For as nifty and novel as Glass, Google+, and 60fps gaming on a high-end Android device are, those aren’t items that will truly drive Google’s growth in the next decade. Indeed, something far less headline-worthy will be responsible, and it’s something that piqued my interest during this week’s Google I/O keynote.
Rather than leading with some incredulous statistic about how many Silicon Valley overlords are using Android devices to craft the next multi-billion dollar app, Sundar Pichai got on stage and talked about his homeland. As SVP of Android, Chrome and Apps, Pichai is better off that the vast majority of India, and that fact isn’t lost on him. The most significant item announced at Google I/O is one that will barely touch blogs and news outlets that originate in North America, but Android One has the potential to spearhead the next major economic movement on a global scale.

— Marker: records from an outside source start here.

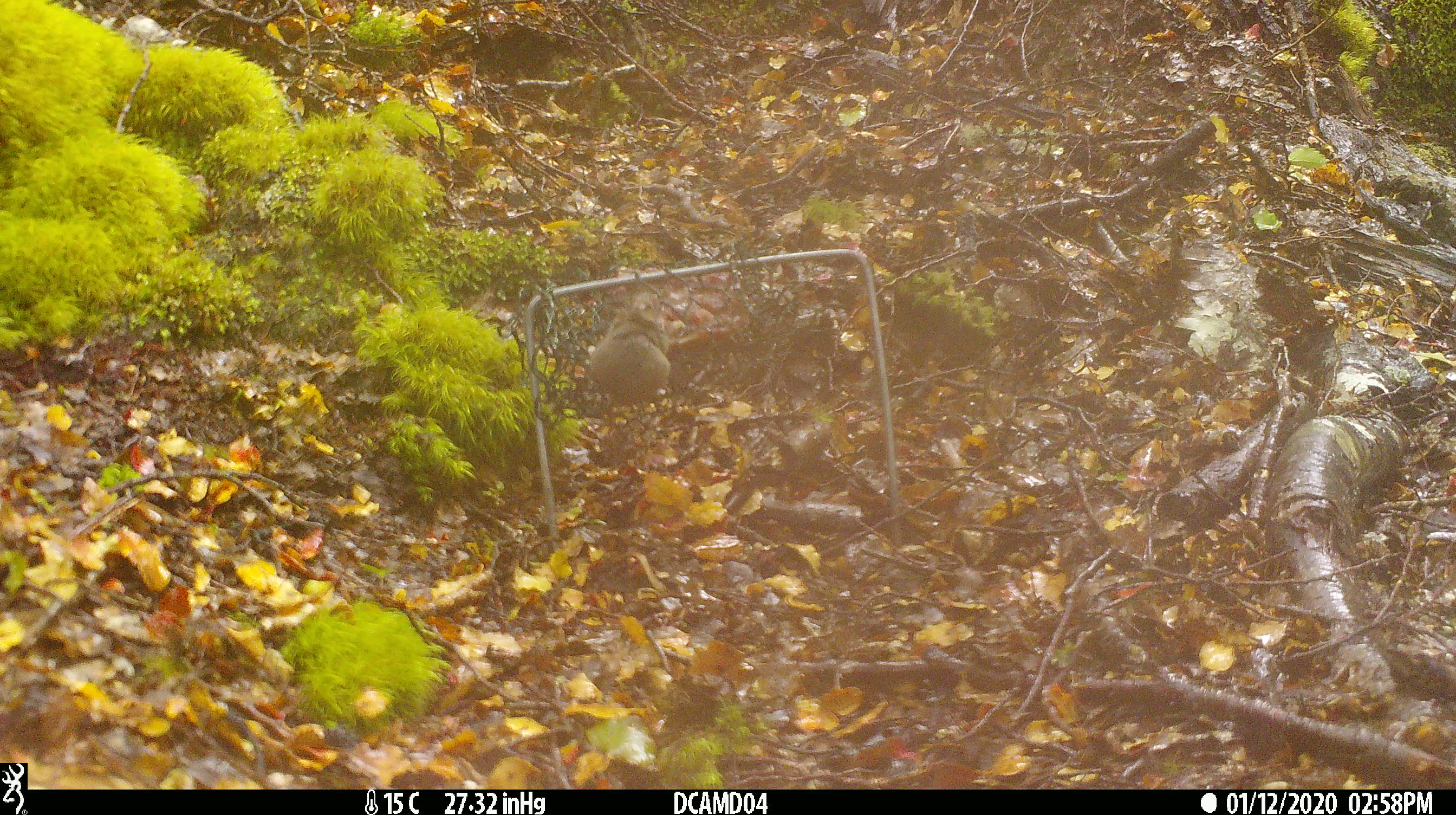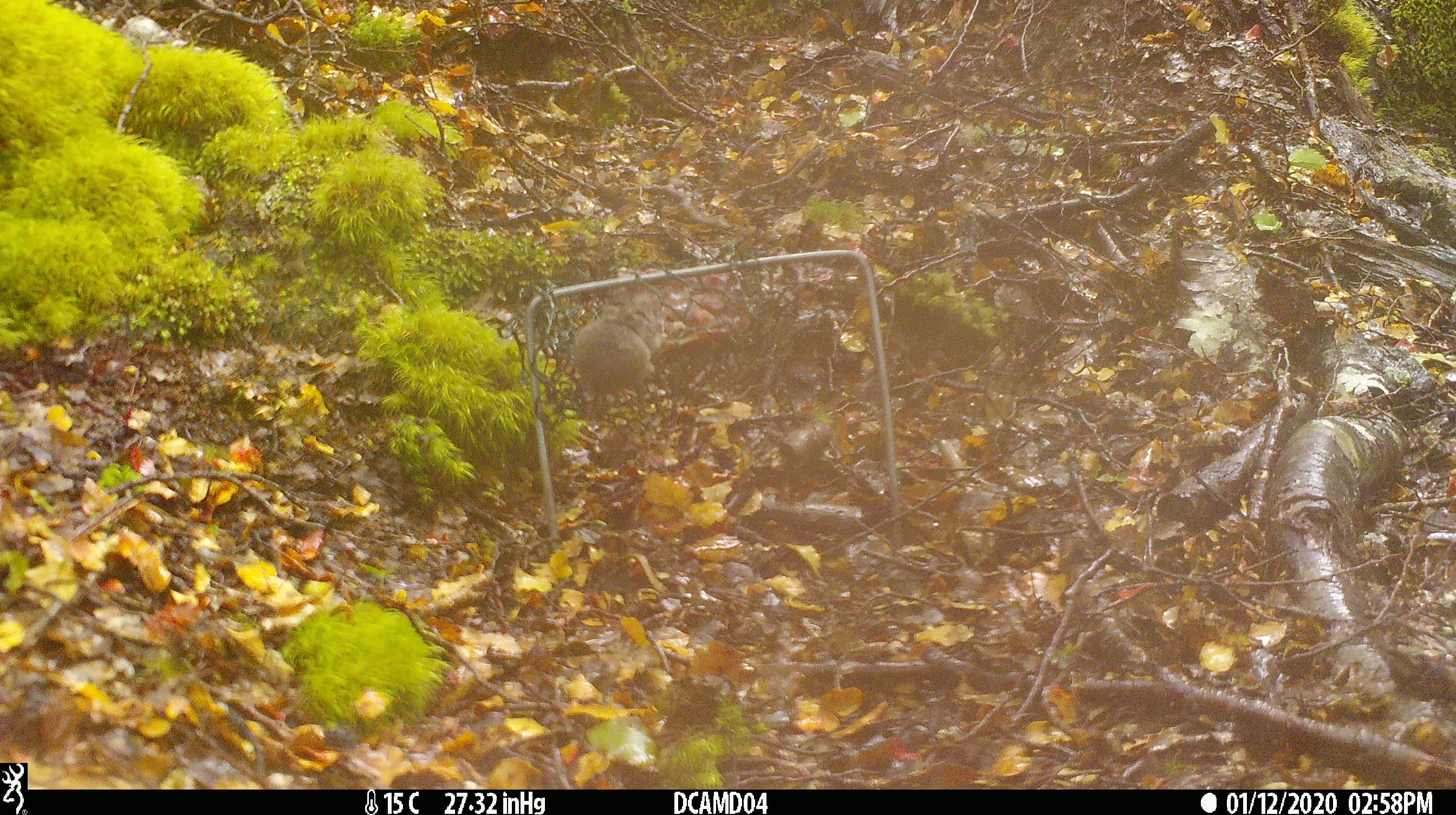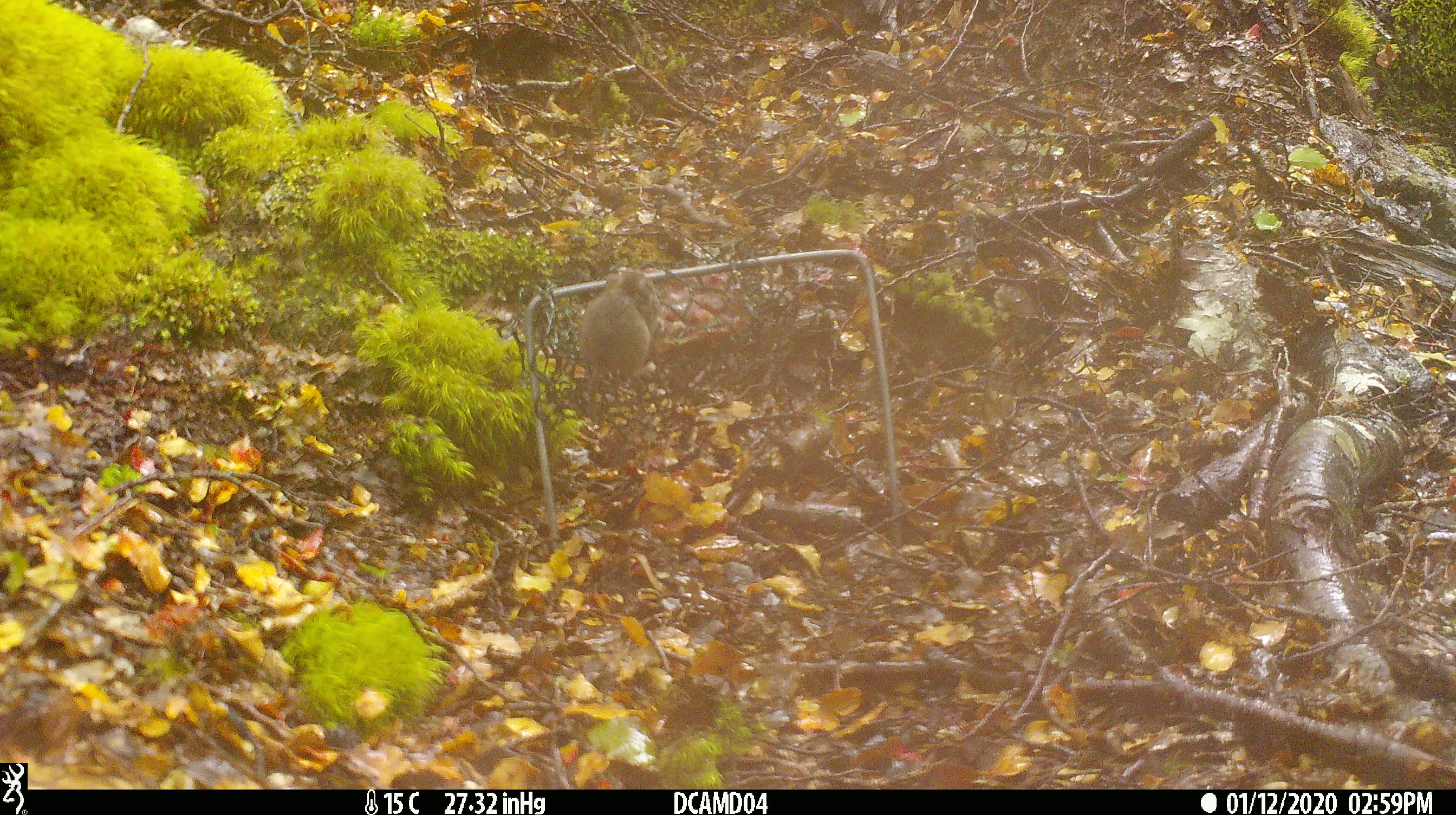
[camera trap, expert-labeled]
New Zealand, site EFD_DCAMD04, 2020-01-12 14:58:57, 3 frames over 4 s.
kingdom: Animalia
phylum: Chordata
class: Mammalia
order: Rodentia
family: Muridae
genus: Mus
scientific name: Mus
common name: mouse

I’m aware of just how bold that statement is, but I’ve seen firsthand what solid, speedy Internet access does to a poor and overlooked society. While certain regions of the world may never have natural resources, sensible government, or manufacturing chops that more blessed regions have, the Internet is the last remaining level playing field we have to work with. The Internet cares not where you live, what connections you have, what university you went to, and how well-positioned you are to succeed in life. Instead, it offers universal opportunity to all who use it.

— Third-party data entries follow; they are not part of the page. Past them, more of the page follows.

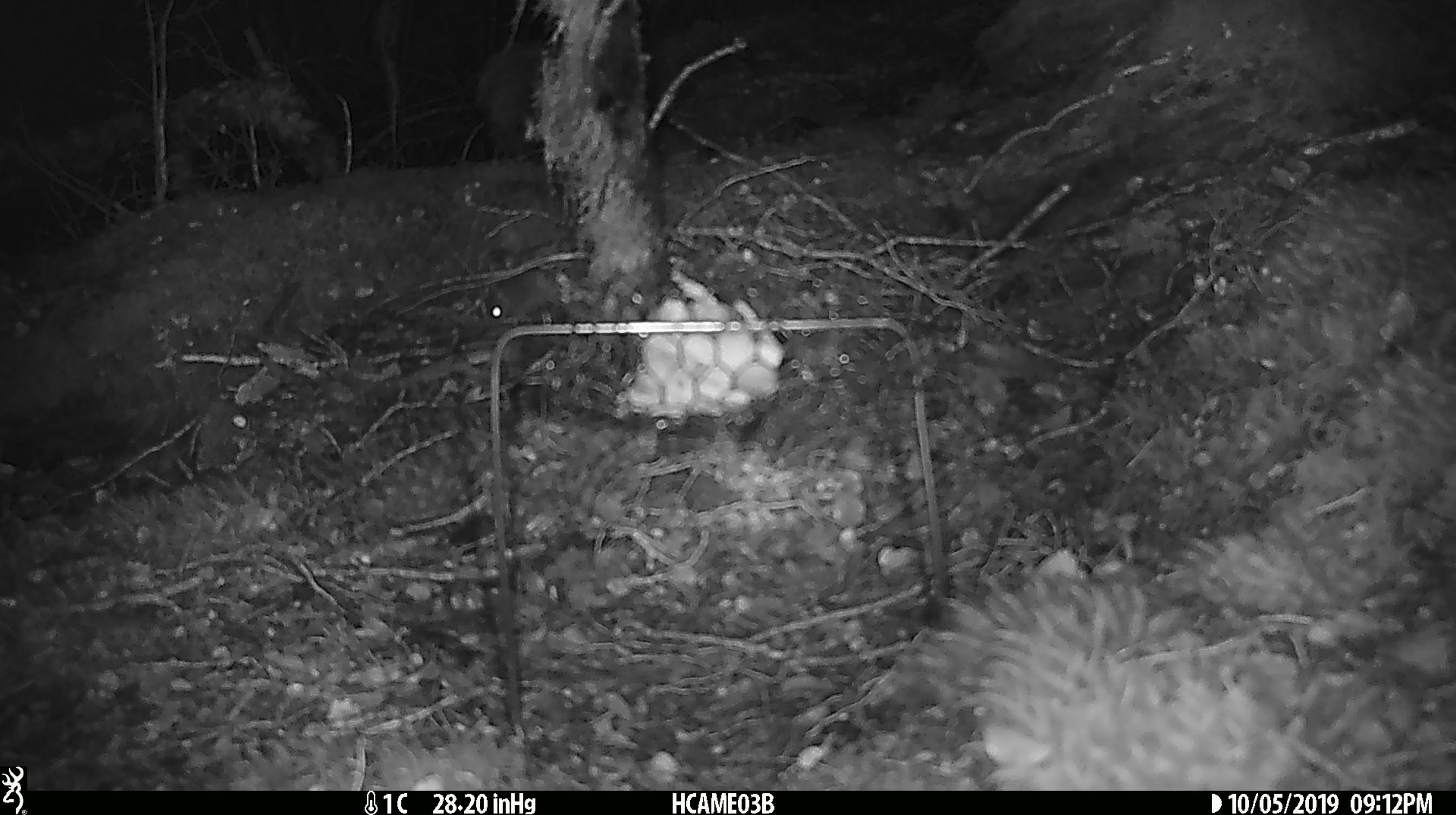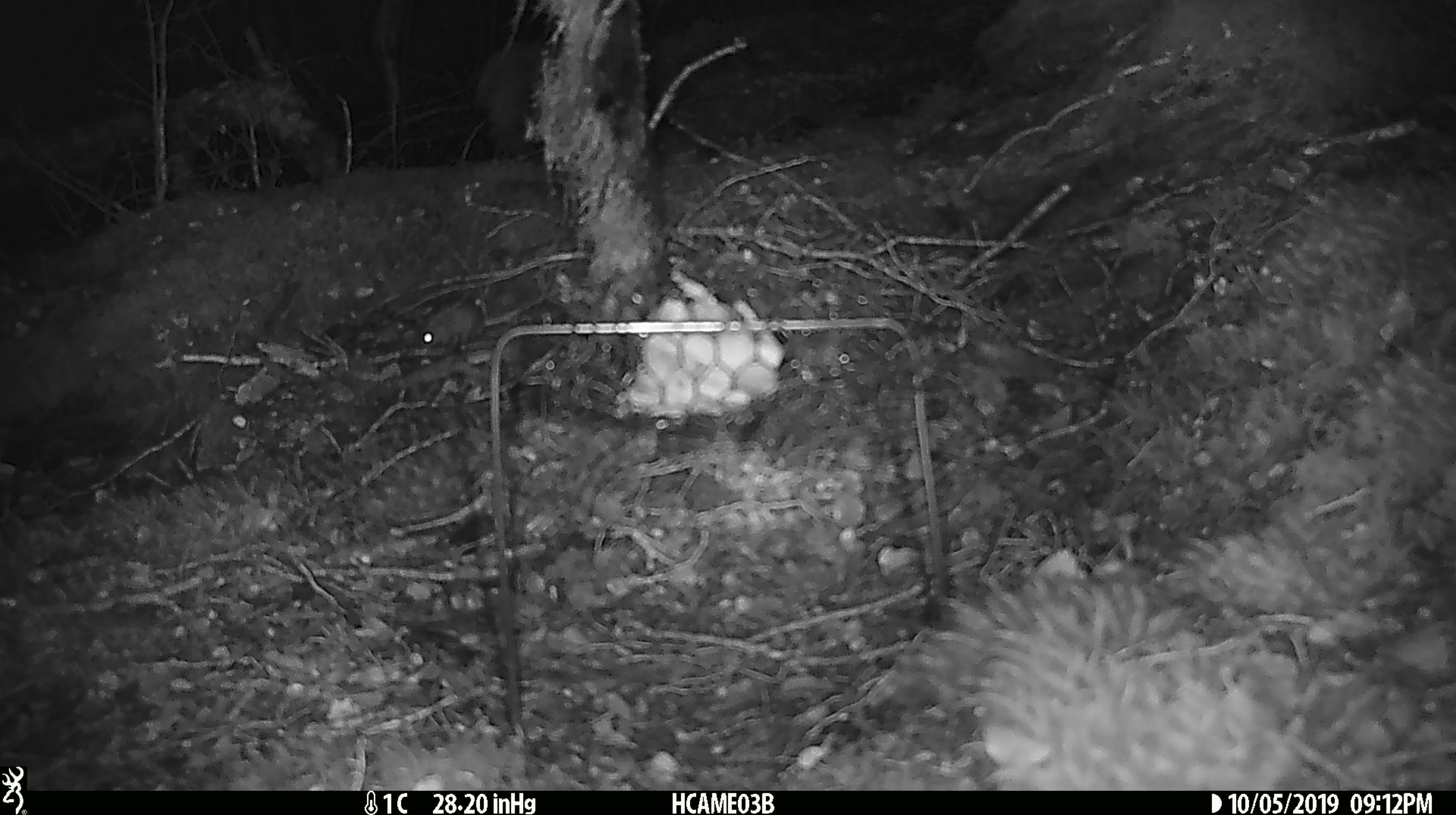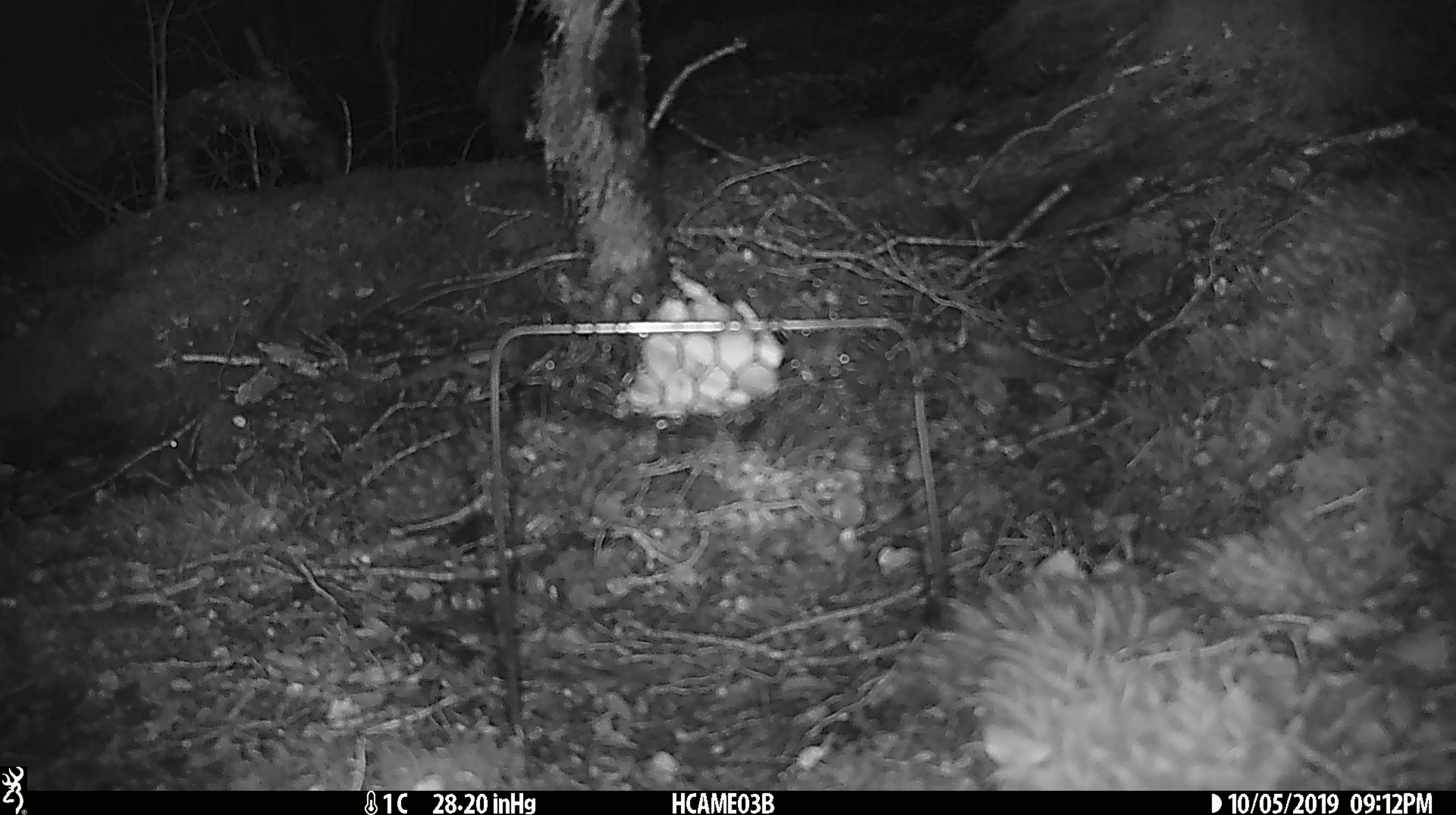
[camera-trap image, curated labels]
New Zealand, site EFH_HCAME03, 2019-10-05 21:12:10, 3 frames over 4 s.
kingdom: Animalia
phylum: Chordata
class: Mammalia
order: Rodentia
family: Muridae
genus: Mus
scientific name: Mus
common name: mouse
Mouse (Mus).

The issue to date, of course, has been getting access to those who currently lack it.
Beyond the actual Android One hardware initiative — which I’ll address in a forthcoming piece — is something even more prodigious. In an almost off-handed way, Pichai made the following remark at the end of his Android One announcement: “We are working with carriers to provide affordable connectivity packages for these devices.”

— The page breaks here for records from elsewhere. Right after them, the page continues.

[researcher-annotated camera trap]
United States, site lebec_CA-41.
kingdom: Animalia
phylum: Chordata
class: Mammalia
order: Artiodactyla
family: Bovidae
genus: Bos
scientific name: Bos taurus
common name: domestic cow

It’s difficult to adequately explain the enormity of that statement. To best position just how impactful it is, let’s take a look at the average American’s postpaid mobile bill. For those who opted for a baseline iPhone 5s at launch, they shelled out $200 — which, as it turns out, is the least of their worries. They’re also paying $70 or more each month for the access to use the features that make the phone so intriguing. Over a typical two-year contract, that’s at least $1,680 in access fees, and just $200 in hardware fees.
Throw that scenario to a nation where a huge swath of the population is earning less than $1,000 per year, and it becomes ever more obvious which side of the equation is the biggest barrier to connecting the next billion (or five billion, as Pichai spoke of).
Even with Google’s plan to assist manufacturing partners in producing high-quality Android handsets for around $100 apiece, the real issue is getting those phones to actually do something. Granted, voice and data services are far more affordable in India than they are in the United States, but they’re far from being within the budget of the average Indian citizen. This is why Pichai’s remark struck me as so poignant.
On one hand, the thought of Google subsidizing one’s access to mobile voice and data services could revolutionize emerging markets the world over. If consumers in markets such as India only had to concern themselves with saving up for a piece of hardware, millions more would join the (mobile) Internet revolution in the months ahead. It’s unclear whether or not Google will indeed be lending a financial hand to make such a scenario a reality, but it’s not outside the realm of feasibility. The more people who get online using Google services, the more opportunities Google has to serve ads. It doesn’t take a seasoned mathematician to understand that the economics of subsidizing Internet in a developing nation would certainly benefit Google.
On the other hand, I’m slightly concerned about the notion of subsidized data. At its core, there’s a massive question mark surrounding the practice as it pertains to net neutrality. Just as many praised T-Mobile’s recent decision to not count mobile music streaming against one’s data usage, The Verge’s Chris Ziegler rightly pointed out that this could easily lead down a road that we shouldn’t be on. Similarly, if a nation of new mobile users become addicted to the connectivity that a monolithic corporation provides, what consequences are around the bend if a seemingly altruistic offering begins to make more demands?
In places that face the choice of having no Internet or having subsidized Internet, I obviously favor the latter. But if this does come to pass, we should all celebrate with a cautious eye.
A gift is only a gift when there’s nothing expected in return.